Christ literally says, here is the kingdom, Father. I have put all enemies under My feet. Where has the kingdom been? At the resurrection, Christ gives it to the Father and says, here’s the kingdom. I have defeated all My enemies. Where was it? That is at the resurrection. That is the final resurrection with Christ’s return. Where and what is the kingdom, is one of the great mysteries of the Bible.

With help from the mind of Christ, we should be able to understand this. We should be able to put the Scriptures together, and with the mind of Christ working with us, understand this subject. He told the disciples, I want you to understand the mysteries of the kingdom. We believe we are disciples of Christ. We are learning from Christ. That means Christ should be teaching us these things, but we have to focus on it and try to understand God’s word. We need to put the Scriptures together and let Him talk to us through the Scriptures.

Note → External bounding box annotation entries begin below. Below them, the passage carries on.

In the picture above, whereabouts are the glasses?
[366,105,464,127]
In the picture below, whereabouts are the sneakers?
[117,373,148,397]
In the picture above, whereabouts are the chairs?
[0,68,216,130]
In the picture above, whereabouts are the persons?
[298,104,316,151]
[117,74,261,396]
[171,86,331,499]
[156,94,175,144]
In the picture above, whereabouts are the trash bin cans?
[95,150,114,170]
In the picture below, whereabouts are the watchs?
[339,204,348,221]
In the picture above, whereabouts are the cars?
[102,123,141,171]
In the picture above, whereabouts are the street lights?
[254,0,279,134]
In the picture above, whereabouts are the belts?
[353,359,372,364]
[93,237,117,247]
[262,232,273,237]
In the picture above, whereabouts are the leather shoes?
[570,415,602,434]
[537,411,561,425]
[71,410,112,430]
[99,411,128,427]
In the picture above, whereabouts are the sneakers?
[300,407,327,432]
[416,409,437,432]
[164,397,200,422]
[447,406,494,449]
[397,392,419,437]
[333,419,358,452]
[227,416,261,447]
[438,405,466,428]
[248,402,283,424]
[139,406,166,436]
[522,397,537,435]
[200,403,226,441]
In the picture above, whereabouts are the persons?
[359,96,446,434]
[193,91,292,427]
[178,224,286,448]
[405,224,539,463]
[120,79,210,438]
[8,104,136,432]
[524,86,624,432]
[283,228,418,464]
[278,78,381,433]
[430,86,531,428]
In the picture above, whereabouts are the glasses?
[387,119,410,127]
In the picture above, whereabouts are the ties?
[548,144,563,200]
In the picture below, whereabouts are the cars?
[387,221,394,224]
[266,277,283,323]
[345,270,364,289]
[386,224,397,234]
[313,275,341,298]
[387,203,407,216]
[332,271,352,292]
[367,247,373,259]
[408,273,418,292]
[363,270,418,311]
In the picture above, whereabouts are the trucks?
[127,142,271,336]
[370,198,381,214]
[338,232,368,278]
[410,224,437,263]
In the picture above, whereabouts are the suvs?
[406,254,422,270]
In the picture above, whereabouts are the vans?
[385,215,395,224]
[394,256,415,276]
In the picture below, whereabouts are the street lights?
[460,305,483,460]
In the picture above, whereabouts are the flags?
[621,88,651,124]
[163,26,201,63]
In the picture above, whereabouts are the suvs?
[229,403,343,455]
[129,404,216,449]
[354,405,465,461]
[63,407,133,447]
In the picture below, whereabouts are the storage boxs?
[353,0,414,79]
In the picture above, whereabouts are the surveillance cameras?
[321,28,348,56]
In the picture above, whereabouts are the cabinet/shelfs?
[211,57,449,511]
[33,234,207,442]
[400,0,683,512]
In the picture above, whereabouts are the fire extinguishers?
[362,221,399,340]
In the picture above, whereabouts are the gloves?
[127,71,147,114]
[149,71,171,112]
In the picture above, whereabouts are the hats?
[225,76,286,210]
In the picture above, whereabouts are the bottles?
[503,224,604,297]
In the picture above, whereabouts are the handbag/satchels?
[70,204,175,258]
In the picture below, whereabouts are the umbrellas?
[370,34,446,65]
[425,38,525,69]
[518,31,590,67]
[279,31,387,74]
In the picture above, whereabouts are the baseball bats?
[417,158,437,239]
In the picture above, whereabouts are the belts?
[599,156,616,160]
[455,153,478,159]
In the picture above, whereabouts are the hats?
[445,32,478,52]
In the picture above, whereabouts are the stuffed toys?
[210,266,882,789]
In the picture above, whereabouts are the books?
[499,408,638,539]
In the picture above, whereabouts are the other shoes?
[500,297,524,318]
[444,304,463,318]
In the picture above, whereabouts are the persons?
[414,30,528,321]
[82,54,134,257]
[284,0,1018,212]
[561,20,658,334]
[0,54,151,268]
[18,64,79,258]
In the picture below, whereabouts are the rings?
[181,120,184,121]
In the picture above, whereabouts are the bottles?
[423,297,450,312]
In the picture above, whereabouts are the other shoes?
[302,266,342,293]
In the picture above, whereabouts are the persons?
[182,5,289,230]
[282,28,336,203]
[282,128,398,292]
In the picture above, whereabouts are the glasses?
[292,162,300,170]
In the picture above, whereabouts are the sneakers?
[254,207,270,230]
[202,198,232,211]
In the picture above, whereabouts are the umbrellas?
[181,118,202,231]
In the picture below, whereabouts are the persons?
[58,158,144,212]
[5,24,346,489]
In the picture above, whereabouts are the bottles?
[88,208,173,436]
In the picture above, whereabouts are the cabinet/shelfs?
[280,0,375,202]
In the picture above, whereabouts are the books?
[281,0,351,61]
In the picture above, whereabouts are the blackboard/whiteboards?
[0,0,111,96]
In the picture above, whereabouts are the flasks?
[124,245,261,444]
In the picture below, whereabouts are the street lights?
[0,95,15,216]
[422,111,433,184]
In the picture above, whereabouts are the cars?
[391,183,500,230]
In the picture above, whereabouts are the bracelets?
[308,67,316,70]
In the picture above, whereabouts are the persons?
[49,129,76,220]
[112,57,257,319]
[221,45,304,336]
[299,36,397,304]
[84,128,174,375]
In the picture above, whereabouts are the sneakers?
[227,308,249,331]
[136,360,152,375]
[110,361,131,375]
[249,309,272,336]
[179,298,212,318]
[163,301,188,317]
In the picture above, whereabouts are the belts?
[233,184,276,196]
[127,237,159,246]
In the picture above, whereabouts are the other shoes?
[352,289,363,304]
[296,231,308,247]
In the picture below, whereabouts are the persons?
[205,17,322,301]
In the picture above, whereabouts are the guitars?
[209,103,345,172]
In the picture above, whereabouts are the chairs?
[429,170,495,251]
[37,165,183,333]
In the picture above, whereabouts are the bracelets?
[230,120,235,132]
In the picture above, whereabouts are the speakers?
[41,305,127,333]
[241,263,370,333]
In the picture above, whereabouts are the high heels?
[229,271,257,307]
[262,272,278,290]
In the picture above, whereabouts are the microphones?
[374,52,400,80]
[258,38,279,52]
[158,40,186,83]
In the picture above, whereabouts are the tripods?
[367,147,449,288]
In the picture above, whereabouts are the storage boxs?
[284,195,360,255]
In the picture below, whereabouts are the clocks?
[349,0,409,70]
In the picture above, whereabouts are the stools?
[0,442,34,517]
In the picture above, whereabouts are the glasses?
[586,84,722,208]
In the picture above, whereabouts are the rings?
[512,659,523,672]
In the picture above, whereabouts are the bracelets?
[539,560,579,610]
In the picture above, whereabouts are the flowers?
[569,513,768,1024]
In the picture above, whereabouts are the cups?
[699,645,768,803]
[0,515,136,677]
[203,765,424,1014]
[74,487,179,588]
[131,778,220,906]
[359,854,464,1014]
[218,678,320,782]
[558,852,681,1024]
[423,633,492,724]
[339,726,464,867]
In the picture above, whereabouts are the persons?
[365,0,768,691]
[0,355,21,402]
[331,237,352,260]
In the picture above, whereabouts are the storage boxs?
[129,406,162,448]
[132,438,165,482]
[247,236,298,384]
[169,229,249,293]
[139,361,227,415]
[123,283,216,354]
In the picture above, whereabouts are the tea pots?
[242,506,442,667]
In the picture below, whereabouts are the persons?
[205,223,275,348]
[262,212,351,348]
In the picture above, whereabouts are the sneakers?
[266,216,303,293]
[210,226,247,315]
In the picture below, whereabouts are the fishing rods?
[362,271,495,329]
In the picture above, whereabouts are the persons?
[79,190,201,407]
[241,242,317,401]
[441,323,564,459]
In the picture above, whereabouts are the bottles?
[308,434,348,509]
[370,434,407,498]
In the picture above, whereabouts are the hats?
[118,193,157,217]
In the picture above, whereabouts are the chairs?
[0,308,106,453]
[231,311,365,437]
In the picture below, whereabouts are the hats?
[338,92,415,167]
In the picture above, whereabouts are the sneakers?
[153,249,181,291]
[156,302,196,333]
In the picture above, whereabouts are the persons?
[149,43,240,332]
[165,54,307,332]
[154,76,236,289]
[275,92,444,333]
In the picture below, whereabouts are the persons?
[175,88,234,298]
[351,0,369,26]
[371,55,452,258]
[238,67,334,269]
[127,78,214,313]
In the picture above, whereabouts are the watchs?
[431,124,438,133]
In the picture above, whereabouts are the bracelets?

When you study the kingdom of God, you are going to find out that the parables contain a wealth of information about the kingdom of God. They have a wealth of information! There are certain logical requirements that I want to put in place, so when we look at the parables, we’ll know what we are looking for.

A kingdom must have four things that I have identified today. First of all you must have a king. A kingdom requires a king. Second of all, as we have learned in the past, a kingdom requires territory. It requires physical soil—territory. Thirdly, it must have subjects. A king with no subjects isn’t much of a king. Lastly, it has to have laws to rule the kingdom by.

First of all let’s look at the king. Let’s turn to John chapter 18. This is where He was getting brought before Pilate. John 18, verse 37: “Pilate therefore said to Him, ‘Are You a king then?’ Jesus answered, ‘You say rightly that I am a king. For this cause I was born, and for this cause I have come into the world, that I should bear witness to the truth. Everyone who is of the truth hears My voice.’”

In other words as we just read in I Corinthians 2, the Holy Spirit—the mind of Christ—teaches us, and we should be able to hear His voice talking now about the mysteries of the kingdom. But He says straight out to Pilate just before His crucifixion, yes, I am a King.

Go to Revelation 19, which is not totally fulfilled yet, of course. Revelation 19, verse 11: “Now I saw heaven opened, and behold, a white horse. And He who sat on him was called Faithful and True, and in righteousness He judges and makes war. His eyes were like a flame of fire, and on His head were many crowns. He had a name written that no one knew except Himself.”

He is going to defeat all of His enemies. That’s what we were told in I Corinthians 15. He makes wars on His enemies, and the last enemy to defeat is death itself.

Verse 13: “He was clothed with a robe dipped in blood, and His name is called The Word of God. And the armies in heaven, clothed in fine linen, white and clean, followed Him on white horses. Now out of His mouth goes a sharp sword, that with it He should strike the nations.”

That sharp sword is the Word of God—the Bible. That is His name as well.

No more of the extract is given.